Vu la procédure suivante :
Procédure contentieuse antérieure :
La Société internationale de diffusion et d'édition (SIDE) a demandé au Tribunal administratif de Paris de condamner l'Etat à lui verser la somme de 20 427 857 euros en réparation du préjudice qu'elle a subi du fait de l'octroi d'une aide illégale à la coopérative d'exportation du livre français (CELF), ou de désigner un expert pour déterminer son préjudice, et de lui verser une provision de 10 000 000 d'euros.
Par un jugement n° 0911778/7-1 du 15 décembre 2011, le Tribunal administratif de Paris a rejeté sa demande.

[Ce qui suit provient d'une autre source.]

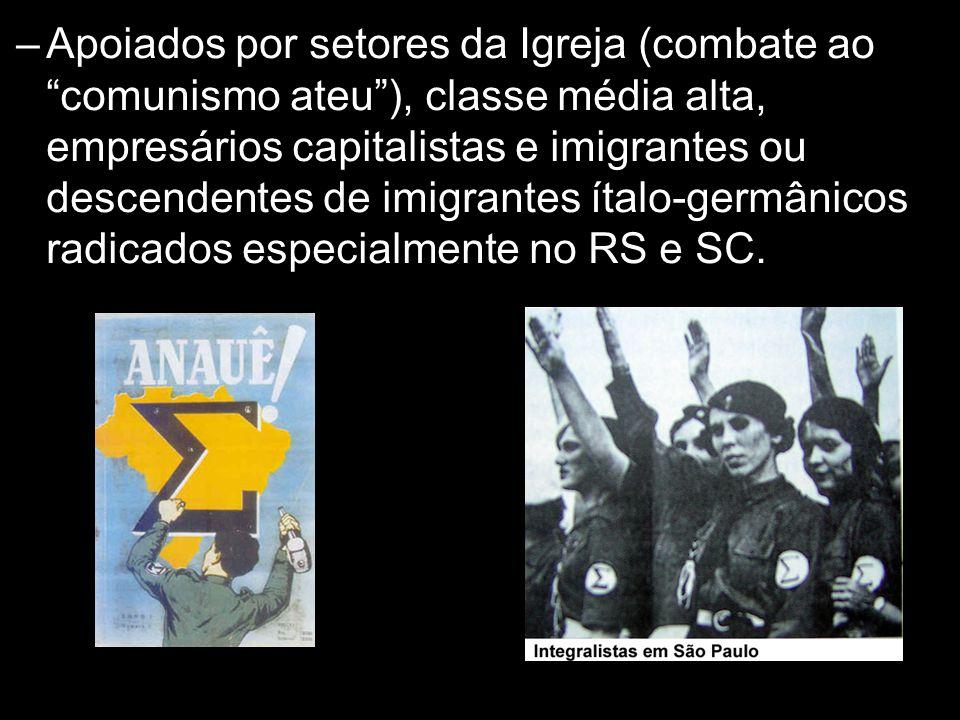 """–Apoiados por setores da Igreja (combate ao """"comunismo ateu""""), classe média alta, empresários capitalistas e imigrantes ou descendentes de imigrantes"""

Procédure devant la Cour :
Par une requête et des mémoires enregistrés le 14 février 2012 et le 2 décembre 2013, la SIDE, représentée par MeB..., demande à la Cour :
1°) d'annuler le jugement du Tribunal administratif de Paris n° 0911778/7-1 du
15 décembre 2011;
2°) de condamner l'Etat à lui verser la somme de 20 427 857 euros ;
3°) à titre subsidiaire, d'ordonner une expertise ;
4°) de mettre à la charge de l'Etat le versement de la somme de 20 000 euros sur le fondement de l'article L. 761-1 du code de justice administrative.
Elle soutient que :
- le tribunal administratif a méconnu l'article 6 paragraphe 1 de la convention européenne de sauvegarde des droits de l'homme et des libertés fondamentales en ne respectant pas un délai de jugement raisonnable ;
- le tribunal administratif ayant refusé de diligenter une expertise, elle a été privée de son droit à un recours effectif ;
- la Cour doit demander à la ministre de la culture et de la communication et au liquidateur du CELF de produire les pièces comptables relatives à la période de versement de l'aide entre le 1er janvier 1980 et le 31 décembre 2001 ;
- étant avec le CELF le principal opérateur sur le marché de la commission à l'exportation de livres en langue française, les aides illégales versées par l'Etat lui ont directement causé un préjudice.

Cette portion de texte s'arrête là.